» ЧТО НУЖНО СДЕЛАТЬ
**1.** Соответствуют ли отрывку утверждения: (a) призрак над городом был в красной одежде; (b) Инка Пачакути вышел навстречу призраку в самом Куско; (c) Инка Пачакути решает, чтобы год начинался в декабрьское солнцестояние? На каждое ответьте «да» или «нет» и дословно приведите решающие слова отрывка.
**2.** Пожалуйста, перепишите из отрывка без изменений часть от слов «Миф недвусмысленно проясняет» до слов «ипостаси Властителя Преисподней.».

И именно об этом повествует рассказ Муруа. Одетый в такую же красную одежду, в которую Инка Виракоча облек жречество, призрак витал над городом. И он нес посох. Инка Пачакути вышел, чтобы встретиться с ним у места под названием Сапи. Сапи называлось городище выше Куско, откуда каждый январь инки выпускали водяной поток, который нес пепел ежегодных жертвоприношений Виракоче (Приложение 1). А теперь им грозил потоп иного рода, потоп со всею ужасающей силой неизбежности. Инка Пачакути был поставлен на колени. Он пошел просить Виракочу остановить воды погибели.

Миф недвусмысленно проясняет природу этого потопа. Виракоча в другой руке нес трубу из раковины. Здесь, как я понимал, подтверждались мои догадки. Угрожавший потоп произойдет в декабрьское, солнцестояние. Вход на землю усопших вот-вот будет смыт. Казалось, что момент свершения ужасного пророчества Инки Виракочи о полном разрушении андской религии был уже не за горами. Раковина была символом входа на землю усопших. Виракоча возвратился в своей ипостаси Властителя Преисподней.

Эта же символика фигурировала и в ацтекском мифе о Кецалькоатле. Властитель и Властительница Миктлана дали раковину Кецалькоатлю как испытание, чтобы войти, и эта пара была «маской Ометеотля», гермафродитного ацтекского Сатурна, «матери богов, отца богов, старого бога / распростертого в пупе земли /…Властителя огня и времени». Аналогичным образом мы встречаем такой же образ бога у майя. В Паленке, когда усопший царь погружался в ворота преисподней между панцирями раковины, заходящее солнце декабрьского солнцестояния бросает свои лучи на Бога L, которого Келли отождествлял с планетой Сатурн в ее проявлении как Властителя Преисподней. Наконец, такое толкование значения раковины Виракочи полностью подтверждается тем фактом, что в конце повести Инка Пачакути решает реорганизовать календарь так, чтобы год начинался точно в декабрьское солнцестояние. Эта история не оставляет относительно этого никаких сомнений; центром каждого зловещего предзнаменования является декабрьское солнцестояние.

Хотя повествование Муруа и подтверждает обоснованность моих подозрений относительно астрономической основы инкского пророчества, оно не смогло решить — и даже, похоже, усугубило — уже встречавшийся главный парадокс. Статус пророчества снова оказывается совершенно неясным. Пачакути молит Виракочу не дуть в трубу, потому что, как он говорит, хочет предотвратить пачакути. В следующий раз он объявляет пачакути, даже берет его себе в качестве собственного имени. Обращение к данному моменту на рисунках 9.3а и 9.3Ь проясняет безнадежность этого маневра. Однако, по всем оценкам, Инка Пачакути объявил о начале Пятого Солнца как раз тогда, когда он принял свое новое имя. Верил ли он в Пророчество или же отвергал его? Это было возвращение к квадратуре круга.

» СПИСОК ЗАПИСЕЙ
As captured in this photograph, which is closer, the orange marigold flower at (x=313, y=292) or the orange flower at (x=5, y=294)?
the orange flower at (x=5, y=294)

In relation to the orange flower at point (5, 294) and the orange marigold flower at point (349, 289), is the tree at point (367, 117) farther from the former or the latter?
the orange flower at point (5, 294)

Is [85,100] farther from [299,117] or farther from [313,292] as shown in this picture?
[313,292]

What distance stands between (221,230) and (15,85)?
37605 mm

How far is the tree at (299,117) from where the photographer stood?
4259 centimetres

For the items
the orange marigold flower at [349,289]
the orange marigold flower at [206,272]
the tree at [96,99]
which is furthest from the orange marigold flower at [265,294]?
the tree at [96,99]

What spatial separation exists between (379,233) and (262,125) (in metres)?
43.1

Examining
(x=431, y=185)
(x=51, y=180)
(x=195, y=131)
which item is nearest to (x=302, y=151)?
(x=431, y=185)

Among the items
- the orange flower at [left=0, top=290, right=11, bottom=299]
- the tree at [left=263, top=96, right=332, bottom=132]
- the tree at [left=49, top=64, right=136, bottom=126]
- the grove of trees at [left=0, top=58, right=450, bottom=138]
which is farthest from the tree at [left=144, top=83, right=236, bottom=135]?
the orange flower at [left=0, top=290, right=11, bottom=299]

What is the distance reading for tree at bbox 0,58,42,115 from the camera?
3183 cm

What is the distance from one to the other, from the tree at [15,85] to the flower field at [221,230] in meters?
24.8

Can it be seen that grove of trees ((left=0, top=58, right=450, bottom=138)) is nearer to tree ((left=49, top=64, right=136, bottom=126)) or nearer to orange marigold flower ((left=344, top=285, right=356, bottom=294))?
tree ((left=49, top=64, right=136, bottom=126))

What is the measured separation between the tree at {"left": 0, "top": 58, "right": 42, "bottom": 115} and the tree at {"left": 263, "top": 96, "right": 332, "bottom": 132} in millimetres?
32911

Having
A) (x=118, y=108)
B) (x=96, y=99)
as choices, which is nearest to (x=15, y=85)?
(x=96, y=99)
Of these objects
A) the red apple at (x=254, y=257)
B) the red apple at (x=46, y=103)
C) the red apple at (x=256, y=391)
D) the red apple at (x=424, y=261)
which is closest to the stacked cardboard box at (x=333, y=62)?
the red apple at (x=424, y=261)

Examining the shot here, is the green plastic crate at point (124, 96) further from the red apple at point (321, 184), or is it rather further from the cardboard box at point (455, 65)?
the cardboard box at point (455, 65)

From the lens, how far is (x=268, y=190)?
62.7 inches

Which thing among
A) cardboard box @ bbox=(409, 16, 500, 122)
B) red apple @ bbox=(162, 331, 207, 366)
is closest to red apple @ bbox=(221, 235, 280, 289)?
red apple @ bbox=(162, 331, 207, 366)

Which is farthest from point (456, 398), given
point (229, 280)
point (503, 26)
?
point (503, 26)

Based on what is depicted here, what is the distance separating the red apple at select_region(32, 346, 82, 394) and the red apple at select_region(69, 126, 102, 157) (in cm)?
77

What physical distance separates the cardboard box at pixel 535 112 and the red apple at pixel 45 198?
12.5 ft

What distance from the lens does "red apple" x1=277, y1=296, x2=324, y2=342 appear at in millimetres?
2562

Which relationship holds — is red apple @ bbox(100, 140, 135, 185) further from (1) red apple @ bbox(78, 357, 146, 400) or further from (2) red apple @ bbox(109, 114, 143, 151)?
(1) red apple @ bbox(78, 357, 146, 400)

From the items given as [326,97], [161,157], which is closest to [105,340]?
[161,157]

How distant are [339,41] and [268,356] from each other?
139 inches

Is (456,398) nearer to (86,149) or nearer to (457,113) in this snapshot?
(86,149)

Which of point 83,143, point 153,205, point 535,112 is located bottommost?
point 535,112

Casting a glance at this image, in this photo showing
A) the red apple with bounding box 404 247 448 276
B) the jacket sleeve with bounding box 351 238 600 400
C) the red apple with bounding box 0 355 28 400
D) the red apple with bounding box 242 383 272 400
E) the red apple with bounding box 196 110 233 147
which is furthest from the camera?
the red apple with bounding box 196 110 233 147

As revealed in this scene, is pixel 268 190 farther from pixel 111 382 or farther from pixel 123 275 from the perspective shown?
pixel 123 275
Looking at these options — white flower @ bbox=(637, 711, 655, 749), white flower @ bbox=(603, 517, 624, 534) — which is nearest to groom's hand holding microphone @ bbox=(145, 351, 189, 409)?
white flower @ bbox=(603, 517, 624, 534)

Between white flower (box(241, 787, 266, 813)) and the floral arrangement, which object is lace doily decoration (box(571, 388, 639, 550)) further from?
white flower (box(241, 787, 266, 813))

» ОТВЕТЫ К ЗАДАНИЯМ
**1.**
(a) Да: «Одетый в такую же красную одежду, в которую Инка Виракоча облек жречество, призрак витал над городом».
(b) Нет: «Инка Пачакути вышел, чтобы встретиться с ним у места под названием Сапи. Сапи называлось городище выше Куско».
(c) Да: «Инка Пачакути решает реорганизовать календарь так, чтобы год начинался точно в декабрьское солнцестояние».

**2.**
Миф недвусмысленно проясняет природу этого потопа. Виракоча в другой руке нес трубу из раковины. Здесь, как я понимал, подтверждались мои догадки. Угрожавший потоп произойдет в декабрьское, солнцестояние. Вход на землю усопших вот-вот будет смыт. Казалось, что момент свершения ужасного пророчества Инки Виракочи о полном разрушении андской религии был уже не за горами. Раковина была символом входа на землю усопших. Виракоча возвратился в своей ипостаси Властителя Преисподней.